Tendo o café como sua principal fonte de renda há anos, Desi finalmente ganhou dinheiro, mas ela sente que a volatilidade nos preços de mercado causada pelo conflito e o esforço necessário para preservar os campos de café não valem a pena.
“Hoje, só me resta um quarto de hectare, onde cultivo uma pequena quantidade que consumo como café pela manhã, e a mera lembrança de uma colheita que me permitiu ser quem sou hoje”, acrescentou.

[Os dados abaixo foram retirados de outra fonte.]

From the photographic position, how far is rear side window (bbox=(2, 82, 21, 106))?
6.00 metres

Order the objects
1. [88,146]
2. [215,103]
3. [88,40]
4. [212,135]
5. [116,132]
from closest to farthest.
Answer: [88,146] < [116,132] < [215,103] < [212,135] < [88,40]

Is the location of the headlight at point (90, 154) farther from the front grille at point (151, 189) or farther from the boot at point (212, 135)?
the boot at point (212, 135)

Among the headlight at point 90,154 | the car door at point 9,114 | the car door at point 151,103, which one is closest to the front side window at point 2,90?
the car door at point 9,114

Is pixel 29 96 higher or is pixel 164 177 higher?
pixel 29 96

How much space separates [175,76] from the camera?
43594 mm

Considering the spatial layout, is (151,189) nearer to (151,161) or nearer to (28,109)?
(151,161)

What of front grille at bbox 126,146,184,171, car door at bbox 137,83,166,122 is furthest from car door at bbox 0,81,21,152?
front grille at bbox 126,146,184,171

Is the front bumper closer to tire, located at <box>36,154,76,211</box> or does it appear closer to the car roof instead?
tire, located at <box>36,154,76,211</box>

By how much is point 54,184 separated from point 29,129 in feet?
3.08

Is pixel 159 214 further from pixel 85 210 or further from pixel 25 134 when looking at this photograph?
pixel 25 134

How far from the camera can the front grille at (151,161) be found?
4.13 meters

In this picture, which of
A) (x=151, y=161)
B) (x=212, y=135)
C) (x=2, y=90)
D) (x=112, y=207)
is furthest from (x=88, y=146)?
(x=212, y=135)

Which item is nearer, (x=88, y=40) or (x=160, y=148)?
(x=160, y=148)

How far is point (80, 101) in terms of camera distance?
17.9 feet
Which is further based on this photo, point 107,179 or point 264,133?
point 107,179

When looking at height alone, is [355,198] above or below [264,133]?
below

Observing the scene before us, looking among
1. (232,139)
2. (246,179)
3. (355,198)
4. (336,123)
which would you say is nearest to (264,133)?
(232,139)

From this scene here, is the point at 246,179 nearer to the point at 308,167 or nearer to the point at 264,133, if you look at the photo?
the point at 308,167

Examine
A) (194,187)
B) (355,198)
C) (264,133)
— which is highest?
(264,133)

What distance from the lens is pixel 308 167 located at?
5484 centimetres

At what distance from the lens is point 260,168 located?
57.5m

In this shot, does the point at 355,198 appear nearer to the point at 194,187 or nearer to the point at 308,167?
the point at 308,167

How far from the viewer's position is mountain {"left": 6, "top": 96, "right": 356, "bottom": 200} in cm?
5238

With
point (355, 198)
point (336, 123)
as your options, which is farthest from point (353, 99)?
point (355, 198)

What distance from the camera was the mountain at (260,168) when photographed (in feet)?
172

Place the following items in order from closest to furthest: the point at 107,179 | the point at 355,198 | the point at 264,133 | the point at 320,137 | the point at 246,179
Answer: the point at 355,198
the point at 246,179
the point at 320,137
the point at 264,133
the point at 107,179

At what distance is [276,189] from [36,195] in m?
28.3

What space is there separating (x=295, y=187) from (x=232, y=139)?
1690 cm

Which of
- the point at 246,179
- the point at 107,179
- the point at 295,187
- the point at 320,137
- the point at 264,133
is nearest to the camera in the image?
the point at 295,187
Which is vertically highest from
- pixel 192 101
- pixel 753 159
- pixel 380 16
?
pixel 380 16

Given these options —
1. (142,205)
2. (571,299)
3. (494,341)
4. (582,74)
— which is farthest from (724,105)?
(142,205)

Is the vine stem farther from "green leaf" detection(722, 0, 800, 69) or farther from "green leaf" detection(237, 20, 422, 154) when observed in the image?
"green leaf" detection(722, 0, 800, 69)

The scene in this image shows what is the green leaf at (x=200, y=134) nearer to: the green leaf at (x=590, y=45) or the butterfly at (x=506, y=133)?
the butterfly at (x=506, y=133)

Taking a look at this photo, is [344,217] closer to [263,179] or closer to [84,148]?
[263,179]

Já não tão forte como quando era jovem, ela cultiva um hectare de cacau [2.5 acres] e um quarto de hectare de café, e não consegue mais cuidar do resto do seu campo.
Constantin Ali, engenheiro agrícola em Ituri, explicou à Al Jazeera que o cultivo de cacau representa um risco significativo para a sobrevivência da cafeicultura, apesar do café ter sido a cultura dominante por muitos anos.
“O cultivo de café e cacau tem o mesmo período de produção. Leva três anos para ter a primeira produção. O cacau difere do café no preço no mercado, é o dobro, ou até o triplo do preço do café”, disse Ali.
Matsetse também está considerando um curso alternativo.
“O cultivo de cacau está ganhando popularidade. Há desespero e acho que se essas condições persistirem, posso desistir. Às vezes, a muda de café seca, e o cacau se tornou uma cultura promissora dado seu valor de mercado”, disse Matsetse.
Este artigo foi publicado em colaboração com Egab.